Problem description
Find each line in the records that contains the word "location", and copy those lines in full.

----

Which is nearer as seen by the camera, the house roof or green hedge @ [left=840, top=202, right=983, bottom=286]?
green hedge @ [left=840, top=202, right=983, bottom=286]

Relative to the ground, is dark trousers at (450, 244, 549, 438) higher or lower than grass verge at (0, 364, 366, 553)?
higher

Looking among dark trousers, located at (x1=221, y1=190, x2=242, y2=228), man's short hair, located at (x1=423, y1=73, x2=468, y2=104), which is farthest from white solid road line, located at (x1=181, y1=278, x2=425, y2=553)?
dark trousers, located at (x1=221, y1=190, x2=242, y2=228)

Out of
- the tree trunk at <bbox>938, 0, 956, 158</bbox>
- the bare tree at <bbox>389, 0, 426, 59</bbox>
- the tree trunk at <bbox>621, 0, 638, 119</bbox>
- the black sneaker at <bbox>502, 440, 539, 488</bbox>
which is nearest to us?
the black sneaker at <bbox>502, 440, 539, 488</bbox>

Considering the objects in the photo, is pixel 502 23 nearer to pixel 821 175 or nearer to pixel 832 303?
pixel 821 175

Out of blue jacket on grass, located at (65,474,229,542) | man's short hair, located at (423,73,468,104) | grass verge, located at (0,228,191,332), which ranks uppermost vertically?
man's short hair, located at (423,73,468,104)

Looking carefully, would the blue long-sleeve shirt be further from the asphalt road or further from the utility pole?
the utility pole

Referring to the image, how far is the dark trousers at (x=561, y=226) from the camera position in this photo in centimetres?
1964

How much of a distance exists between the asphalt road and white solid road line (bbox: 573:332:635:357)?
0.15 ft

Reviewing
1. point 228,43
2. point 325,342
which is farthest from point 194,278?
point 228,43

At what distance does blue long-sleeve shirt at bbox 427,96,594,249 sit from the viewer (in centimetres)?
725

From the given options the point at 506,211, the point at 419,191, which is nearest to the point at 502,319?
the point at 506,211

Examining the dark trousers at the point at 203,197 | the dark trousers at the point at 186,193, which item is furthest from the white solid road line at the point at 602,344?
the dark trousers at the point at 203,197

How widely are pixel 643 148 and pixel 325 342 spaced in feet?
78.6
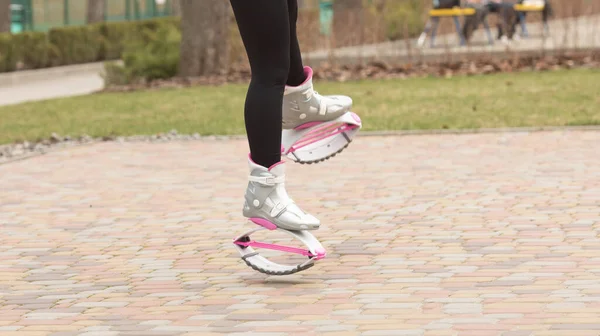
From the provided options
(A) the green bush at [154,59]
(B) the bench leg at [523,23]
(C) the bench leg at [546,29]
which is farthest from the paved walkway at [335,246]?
(B) the bench leg at [523,23]

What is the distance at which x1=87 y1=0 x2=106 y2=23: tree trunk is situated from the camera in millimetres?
29609

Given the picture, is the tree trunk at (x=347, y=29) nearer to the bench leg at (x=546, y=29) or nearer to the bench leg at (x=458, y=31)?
the bench leg at (x=458, y=31)

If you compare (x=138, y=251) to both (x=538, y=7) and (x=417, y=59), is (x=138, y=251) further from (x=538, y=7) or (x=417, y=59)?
(x=538, y=7)

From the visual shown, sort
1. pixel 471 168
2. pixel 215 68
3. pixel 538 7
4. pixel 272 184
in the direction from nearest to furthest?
pixel 272 184
pixel 471 168
pixel 215 68
pixel 538 7

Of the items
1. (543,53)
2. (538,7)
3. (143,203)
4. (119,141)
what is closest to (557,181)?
(143,203)

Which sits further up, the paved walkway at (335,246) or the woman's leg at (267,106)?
the woman's leg at (267,106)

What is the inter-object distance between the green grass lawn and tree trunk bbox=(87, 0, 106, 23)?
1308 centimetres

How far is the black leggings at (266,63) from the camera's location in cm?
486

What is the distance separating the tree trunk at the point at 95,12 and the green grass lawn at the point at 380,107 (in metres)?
13.1

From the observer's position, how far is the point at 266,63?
4953mm

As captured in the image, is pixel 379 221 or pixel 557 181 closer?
pixel 379 221

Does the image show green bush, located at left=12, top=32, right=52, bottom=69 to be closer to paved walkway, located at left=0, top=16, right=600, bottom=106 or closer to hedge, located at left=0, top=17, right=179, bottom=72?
hedge, located at left=0, top=17, right=179, bottom=72

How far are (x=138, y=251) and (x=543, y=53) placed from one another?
12367 mm

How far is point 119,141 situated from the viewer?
11.2 meters
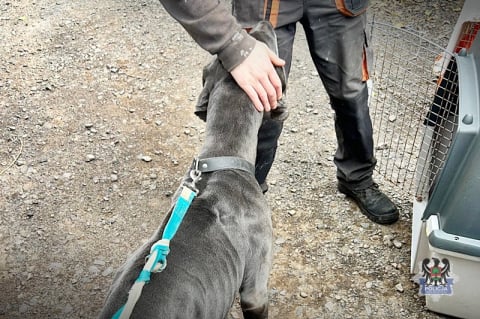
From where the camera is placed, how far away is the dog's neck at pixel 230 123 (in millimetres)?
1955

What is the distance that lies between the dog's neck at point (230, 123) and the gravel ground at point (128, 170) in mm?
941

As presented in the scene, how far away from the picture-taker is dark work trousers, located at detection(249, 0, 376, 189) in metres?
2.32

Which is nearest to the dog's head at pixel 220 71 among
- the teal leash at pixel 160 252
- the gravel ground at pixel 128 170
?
the teal leash at pixel 160 252

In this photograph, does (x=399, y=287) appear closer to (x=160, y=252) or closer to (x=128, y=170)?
(x=160, y=252)

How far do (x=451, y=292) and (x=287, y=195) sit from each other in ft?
3.44

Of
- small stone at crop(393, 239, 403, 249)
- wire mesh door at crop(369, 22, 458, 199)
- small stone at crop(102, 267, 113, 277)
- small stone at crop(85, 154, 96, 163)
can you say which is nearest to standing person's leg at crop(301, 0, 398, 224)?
small stone at crop(393, 239, 403, 249)

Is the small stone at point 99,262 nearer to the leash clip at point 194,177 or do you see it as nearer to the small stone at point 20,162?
the small stone at point 20,162

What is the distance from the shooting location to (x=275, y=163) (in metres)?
3.25

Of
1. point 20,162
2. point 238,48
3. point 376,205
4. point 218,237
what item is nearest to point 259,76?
point 238,48

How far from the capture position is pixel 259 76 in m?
1.89

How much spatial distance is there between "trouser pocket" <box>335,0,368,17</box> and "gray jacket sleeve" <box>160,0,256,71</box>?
61 centimetres

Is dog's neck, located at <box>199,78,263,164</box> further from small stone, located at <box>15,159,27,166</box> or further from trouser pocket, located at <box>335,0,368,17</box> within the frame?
small stone, located at <box>15,159,27,166</box>

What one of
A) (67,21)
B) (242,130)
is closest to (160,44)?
(67,21)

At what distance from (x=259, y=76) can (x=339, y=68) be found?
696mm
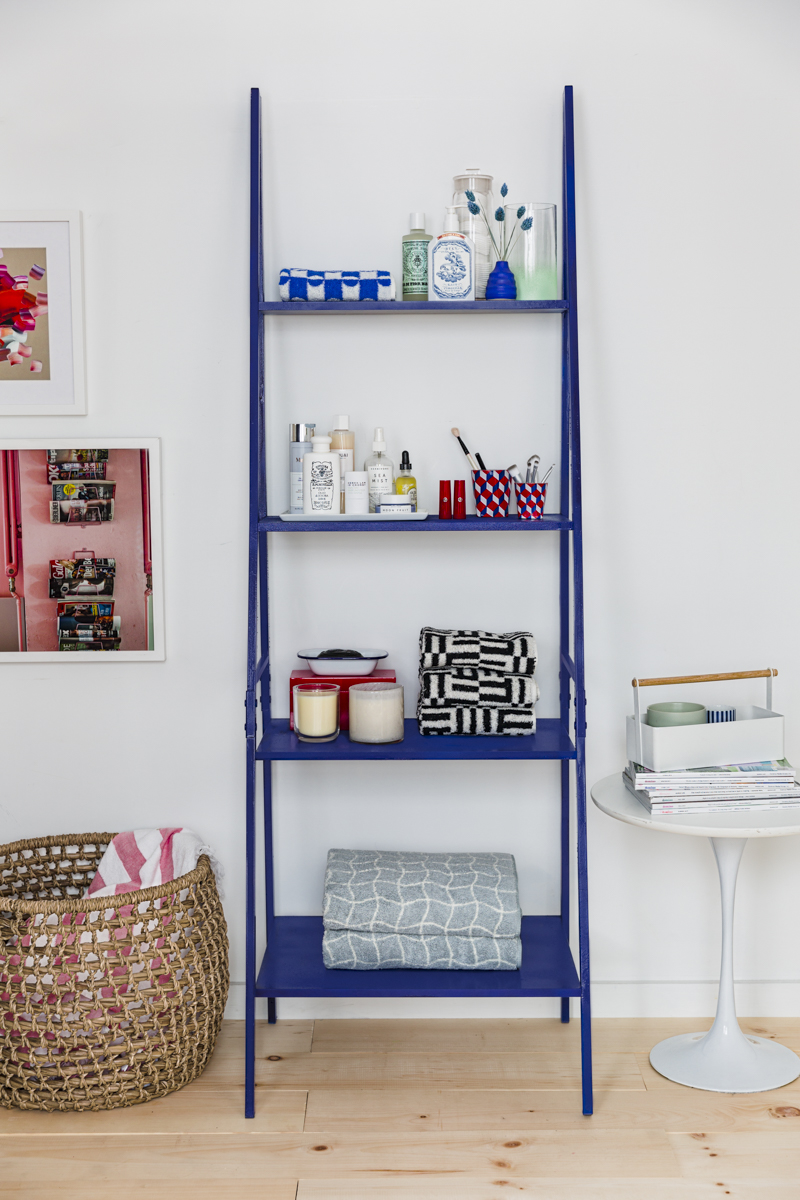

----

Solution to this exercise
How far is the black leggings at (266,63) from the camera's location in cm?
What is the distance from the shooting location to (x=275, y=163) (in metres)?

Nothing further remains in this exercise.